## Stated problem:
Print the records below word for word, starting at the first line and ending with the line that contains "0.76 meters".

## Supplied material:
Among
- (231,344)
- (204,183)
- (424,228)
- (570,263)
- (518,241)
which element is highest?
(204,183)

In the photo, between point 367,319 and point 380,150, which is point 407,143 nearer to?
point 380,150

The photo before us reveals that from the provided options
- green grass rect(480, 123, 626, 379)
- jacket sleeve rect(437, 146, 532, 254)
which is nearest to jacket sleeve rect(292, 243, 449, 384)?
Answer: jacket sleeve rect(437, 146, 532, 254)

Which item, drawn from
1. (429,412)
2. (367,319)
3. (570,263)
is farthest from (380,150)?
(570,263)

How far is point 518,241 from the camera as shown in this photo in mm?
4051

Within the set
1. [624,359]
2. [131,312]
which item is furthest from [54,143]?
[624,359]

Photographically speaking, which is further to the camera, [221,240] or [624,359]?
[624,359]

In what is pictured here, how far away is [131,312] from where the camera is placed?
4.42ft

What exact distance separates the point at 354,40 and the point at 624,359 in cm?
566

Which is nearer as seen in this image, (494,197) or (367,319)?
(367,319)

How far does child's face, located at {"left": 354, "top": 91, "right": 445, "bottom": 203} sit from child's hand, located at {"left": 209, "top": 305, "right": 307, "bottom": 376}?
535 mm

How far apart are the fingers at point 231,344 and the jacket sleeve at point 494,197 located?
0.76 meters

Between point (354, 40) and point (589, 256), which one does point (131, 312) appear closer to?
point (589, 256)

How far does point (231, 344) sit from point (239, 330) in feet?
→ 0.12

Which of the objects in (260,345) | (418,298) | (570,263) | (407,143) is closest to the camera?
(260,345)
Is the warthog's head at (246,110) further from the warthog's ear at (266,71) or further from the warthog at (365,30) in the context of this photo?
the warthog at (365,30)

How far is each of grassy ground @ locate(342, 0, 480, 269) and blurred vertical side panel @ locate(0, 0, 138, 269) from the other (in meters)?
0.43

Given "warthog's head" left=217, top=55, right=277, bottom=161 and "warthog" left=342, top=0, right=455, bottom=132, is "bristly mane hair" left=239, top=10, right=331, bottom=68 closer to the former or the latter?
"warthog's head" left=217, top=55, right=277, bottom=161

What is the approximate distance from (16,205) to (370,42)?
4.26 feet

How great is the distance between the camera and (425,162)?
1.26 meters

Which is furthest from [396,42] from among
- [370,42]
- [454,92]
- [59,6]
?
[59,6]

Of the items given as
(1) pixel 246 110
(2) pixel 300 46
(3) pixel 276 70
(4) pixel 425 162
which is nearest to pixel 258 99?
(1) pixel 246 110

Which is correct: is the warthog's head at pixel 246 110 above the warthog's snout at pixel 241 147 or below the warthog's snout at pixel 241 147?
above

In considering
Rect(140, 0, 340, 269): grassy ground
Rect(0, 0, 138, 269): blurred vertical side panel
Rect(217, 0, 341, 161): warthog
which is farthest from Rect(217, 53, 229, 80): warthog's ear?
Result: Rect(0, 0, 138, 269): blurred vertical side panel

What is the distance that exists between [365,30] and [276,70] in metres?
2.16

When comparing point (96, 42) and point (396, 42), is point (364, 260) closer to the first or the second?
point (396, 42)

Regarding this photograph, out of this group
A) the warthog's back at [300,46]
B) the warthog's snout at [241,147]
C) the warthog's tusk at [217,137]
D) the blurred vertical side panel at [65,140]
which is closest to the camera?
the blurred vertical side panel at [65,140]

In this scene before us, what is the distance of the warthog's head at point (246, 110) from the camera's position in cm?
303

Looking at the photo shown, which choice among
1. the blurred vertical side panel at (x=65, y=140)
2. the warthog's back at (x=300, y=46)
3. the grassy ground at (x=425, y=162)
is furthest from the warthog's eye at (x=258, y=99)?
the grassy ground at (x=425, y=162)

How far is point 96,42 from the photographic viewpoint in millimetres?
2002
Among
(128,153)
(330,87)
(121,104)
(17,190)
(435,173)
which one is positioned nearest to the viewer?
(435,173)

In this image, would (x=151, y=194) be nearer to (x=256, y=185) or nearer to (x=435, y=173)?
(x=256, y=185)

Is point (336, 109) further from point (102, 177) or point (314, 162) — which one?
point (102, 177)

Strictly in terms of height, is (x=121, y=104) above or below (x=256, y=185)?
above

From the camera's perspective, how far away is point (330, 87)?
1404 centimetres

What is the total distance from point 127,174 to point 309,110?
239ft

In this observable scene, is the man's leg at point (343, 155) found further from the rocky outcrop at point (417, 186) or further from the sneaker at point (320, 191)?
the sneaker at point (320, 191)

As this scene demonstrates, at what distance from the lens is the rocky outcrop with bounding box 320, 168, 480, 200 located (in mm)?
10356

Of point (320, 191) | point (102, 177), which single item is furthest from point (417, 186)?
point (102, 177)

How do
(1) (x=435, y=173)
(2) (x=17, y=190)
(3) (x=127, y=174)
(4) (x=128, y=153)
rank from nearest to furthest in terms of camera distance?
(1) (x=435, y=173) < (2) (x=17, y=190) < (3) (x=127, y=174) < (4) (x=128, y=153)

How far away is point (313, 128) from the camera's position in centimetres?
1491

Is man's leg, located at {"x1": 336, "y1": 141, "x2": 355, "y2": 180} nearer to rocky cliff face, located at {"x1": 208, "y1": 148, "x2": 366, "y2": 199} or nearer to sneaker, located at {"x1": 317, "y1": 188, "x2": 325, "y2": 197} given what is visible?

## Output:
Among
- (231,344)
- (204,183)
- (424,228)
- (570,263)
- (518,241)
which element is highest?
(204,183)

In the photo, between point 367,319 and point 380,150, which is point 407,143 nearer to?
point 380,150

The photo before us reveals that from the provided options
- green grass rect(480, 123, 626, 379)
- jacket sleeve rect(437, 146, 532, 254)
which is nearest to jacket sleeve rect(292, 243, 449, 384)?
Answer: jacket sleeve rect(437, 146, 532, 254)

Which item, drawn from
1. (429,412)
2. (367,319)
3. (570,263)
is farthest from (380,150)?
(570,263)

How far is point 518,241 from the camera as shown in this photo in mm?
4051

Within the set
1. [624,359]
2. [131,312]
which item is furthest from [54,143]?
[624,359]

Photographically speaking, which is further to the camera, [221,240] or [624,359]?
[624,359]

In what is pictured here, how far away is [131,312] from where the camera is placed?
4.42ft

What exact distance separates the point at 354,40 and the point at 624,359 in cm?
566

Which is nearer as seen in this image, (494,197) or (367,319)?
(367,319)

How far does child's face, located at {"left": 354, "top": 91, "right": 445, "bottom": 203} sit from child's hand, located at {"left": 209, "top": 305, "right": 307, "bottom": 376}?
535 mm

How far apart are the fingers at point 231,344 and the jacket sleeve at point 494,197 located?
0.76 meters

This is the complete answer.